SHORT PROBLEM:
Identify each line of the listing below that contains the string "trash", and copy those lines out. Letter case matters.

[GIVEN INFORMATION start]

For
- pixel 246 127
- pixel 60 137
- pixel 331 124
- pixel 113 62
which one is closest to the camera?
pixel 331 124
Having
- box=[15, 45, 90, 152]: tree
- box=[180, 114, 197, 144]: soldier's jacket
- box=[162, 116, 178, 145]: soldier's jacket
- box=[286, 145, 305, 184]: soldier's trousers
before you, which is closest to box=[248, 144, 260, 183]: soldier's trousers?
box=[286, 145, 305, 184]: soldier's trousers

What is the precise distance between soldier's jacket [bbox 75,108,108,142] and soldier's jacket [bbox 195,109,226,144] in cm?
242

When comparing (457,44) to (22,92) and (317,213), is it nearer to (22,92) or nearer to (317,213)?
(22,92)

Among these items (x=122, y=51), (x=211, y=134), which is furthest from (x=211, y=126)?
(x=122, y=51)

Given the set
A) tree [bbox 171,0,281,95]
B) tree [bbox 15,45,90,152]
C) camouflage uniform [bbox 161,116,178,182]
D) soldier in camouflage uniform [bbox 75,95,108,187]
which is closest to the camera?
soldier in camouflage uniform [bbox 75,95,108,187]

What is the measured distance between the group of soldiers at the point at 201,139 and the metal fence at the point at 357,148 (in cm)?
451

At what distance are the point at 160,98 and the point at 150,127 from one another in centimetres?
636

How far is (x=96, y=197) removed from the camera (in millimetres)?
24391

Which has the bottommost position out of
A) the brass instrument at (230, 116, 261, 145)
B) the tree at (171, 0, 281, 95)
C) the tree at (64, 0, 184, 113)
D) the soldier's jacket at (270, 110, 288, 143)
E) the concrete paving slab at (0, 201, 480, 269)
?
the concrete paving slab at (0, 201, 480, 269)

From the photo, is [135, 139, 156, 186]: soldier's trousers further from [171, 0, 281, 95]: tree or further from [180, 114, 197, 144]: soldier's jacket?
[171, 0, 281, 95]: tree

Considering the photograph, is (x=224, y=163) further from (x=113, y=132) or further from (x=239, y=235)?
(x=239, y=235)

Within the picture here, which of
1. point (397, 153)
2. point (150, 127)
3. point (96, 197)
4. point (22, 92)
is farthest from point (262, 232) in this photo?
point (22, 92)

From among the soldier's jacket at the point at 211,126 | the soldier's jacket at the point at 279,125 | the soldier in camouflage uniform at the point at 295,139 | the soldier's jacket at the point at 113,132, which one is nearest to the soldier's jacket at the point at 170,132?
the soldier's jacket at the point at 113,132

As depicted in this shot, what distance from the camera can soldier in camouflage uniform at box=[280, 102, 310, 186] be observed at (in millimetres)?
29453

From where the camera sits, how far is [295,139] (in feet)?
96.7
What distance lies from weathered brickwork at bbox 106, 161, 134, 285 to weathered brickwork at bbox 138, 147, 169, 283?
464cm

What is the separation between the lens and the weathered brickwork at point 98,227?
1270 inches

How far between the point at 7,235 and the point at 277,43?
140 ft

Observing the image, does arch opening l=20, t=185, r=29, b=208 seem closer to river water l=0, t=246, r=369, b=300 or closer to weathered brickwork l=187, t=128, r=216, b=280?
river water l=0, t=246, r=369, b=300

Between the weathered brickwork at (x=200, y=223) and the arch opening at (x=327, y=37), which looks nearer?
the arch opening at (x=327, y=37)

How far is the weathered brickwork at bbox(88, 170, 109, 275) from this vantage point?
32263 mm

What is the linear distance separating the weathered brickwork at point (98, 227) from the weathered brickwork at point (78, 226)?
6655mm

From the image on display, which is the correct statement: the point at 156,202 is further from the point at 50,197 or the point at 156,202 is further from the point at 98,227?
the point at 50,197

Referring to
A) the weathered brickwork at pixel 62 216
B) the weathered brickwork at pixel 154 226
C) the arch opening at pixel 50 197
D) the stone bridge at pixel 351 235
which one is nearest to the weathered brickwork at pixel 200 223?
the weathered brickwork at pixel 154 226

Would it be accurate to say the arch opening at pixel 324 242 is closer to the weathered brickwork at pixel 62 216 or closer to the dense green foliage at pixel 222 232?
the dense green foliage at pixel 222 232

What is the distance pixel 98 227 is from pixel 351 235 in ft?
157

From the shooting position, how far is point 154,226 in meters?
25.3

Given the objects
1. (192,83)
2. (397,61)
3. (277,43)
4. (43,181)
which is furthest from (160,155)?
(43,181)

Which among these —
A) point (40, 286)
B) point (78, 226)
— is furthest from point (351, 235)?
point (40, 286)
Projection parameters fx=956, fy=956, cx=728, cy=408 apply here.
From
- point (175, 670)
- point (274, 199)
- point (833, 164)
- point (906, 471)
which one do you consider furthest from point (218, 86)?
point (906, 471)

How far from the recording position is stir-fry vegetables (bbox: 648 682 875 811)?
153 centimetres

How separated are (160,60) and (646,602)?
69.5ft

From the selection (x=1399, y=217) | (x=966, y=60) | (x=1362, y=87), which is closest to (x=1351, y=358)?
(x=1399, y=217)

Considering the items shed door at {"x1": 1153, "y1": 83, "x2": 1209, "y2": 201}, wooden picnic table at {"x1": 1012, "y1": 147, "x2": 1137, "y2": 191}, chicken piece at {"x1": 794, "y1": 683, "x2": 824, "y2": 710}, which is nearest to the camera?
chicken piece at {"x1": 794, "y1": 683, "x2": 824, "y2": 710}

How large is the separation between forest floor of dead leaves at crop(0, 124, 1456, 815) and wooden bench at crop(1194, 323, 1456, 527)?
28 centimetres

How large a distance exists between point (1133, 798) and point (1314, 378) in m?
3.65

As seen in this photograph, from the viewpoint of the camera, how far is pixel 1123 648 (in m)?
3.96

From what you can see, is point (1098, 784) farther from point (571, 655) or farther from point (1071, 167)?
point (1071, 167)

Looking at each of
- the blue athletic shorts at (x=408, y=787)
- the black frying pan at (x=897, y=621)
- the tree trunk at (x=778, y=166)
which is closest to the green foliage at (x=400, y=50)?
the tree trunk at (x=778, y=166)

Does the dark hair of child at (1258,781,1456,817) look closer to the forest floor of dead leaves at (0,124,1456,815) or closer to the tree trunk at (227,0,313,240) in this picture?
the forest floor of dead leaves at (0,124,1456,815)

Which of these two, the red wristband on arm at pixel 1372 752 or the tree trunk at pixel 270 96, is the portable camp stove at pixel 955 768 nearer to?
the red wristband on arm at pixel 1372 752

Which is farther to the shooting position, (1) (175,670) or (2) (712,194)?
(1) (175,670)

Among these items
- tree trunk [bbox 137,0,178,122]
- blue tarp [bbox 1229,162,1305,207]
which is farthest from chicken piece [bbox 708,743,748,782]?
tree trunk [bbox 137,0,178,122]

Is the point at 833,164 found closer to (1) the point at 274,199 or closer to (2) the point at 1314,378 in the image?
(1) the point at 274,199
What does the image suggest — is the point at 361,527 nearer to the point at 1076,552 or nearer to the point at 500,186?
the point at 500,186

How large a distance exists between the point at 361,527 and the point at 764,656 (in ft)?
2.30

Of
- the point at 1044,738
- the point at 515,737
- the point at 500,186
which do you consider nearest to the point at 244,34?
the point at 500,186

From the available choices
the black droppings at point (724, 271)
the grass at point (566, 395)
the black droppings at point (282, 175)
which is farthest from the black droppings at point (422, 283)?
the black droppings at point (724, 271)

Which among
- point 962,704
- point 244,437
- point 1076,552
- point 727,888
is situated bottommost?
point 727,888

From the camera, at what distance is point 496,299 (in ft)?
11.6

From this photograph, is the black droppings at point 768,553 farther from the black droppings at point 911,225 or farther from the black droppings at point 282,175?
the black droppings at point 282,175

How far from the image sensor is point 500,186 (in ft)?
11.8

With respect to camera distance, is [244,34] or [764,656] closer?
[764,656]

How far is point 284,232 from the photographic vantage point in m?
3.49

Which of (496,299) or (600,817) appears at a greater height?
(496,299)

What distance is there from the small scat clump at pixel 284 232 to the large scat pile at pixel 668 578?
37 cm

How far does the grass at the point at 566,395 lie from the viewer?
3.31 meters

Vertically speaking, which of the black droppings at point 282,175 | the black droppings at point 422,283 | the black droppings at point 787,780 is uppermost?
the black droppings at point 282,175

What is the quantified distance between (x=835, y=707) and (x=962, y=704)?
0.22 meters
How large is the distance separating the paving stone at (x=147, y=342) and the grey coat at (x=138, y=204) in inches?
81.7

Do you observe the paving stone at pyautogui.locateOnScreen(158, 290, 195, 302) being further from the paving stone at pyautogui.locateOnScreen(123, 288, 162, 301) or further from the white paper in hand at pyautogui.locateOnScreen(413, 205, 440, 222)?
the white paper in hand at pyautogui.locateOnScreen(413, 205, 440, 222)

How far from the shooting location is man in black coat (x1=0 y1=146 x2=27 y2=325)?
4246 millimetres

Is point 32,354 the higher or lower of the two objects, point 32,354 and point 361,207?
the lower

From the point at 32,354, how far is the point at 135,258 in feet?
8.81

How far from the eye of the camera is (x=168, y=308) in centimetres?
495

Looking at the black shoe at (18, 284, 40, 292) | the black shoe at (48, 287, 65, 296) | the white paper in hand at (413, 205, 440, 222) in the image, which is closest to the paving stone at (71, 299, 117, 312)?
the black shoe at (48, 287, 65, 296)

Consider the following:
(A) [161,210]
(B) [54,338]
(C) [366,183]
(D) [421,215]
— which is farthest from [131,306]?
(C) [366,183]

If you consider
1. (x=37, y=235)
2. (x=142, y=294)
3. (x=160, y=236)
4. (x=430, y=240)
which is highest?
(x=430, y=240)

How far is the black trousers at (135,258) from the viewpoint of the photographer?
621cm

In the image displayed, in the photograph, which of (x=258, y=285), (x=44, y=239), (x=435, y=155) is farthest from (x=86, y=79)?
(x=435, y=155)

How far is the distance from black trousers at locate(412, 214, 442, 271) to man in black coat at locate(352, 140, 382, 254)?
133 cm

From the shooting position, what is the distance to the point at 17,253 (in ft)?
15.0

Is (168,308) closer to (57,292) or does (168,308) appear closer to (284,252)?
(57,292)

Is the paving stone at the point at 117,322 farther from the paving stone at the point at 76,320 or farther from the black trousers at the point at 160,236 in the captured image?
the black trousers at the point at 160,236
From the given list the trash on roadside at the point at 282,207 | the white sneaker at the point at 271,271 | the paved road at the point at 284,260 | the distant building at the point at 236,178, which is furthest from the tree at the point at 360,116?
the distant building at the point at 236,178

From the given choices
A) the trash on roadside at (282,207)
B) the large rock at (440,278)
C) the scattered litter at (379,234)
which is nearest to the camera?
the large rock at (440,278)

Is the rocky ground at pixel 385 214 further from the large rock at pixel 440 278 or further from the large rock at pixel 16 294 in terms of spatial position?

[GIVEN INFORMATION end]

TASK SOLUTION:
From the given list the trash on roadside at the point at 282,207 | the white sneaker at the point at 271,271 | the paved road at the point at 284,260 | the distant building at the point at 236,178, which is furthest from the tree at the point at 360,116?
A) the trash on roadside at (282,207)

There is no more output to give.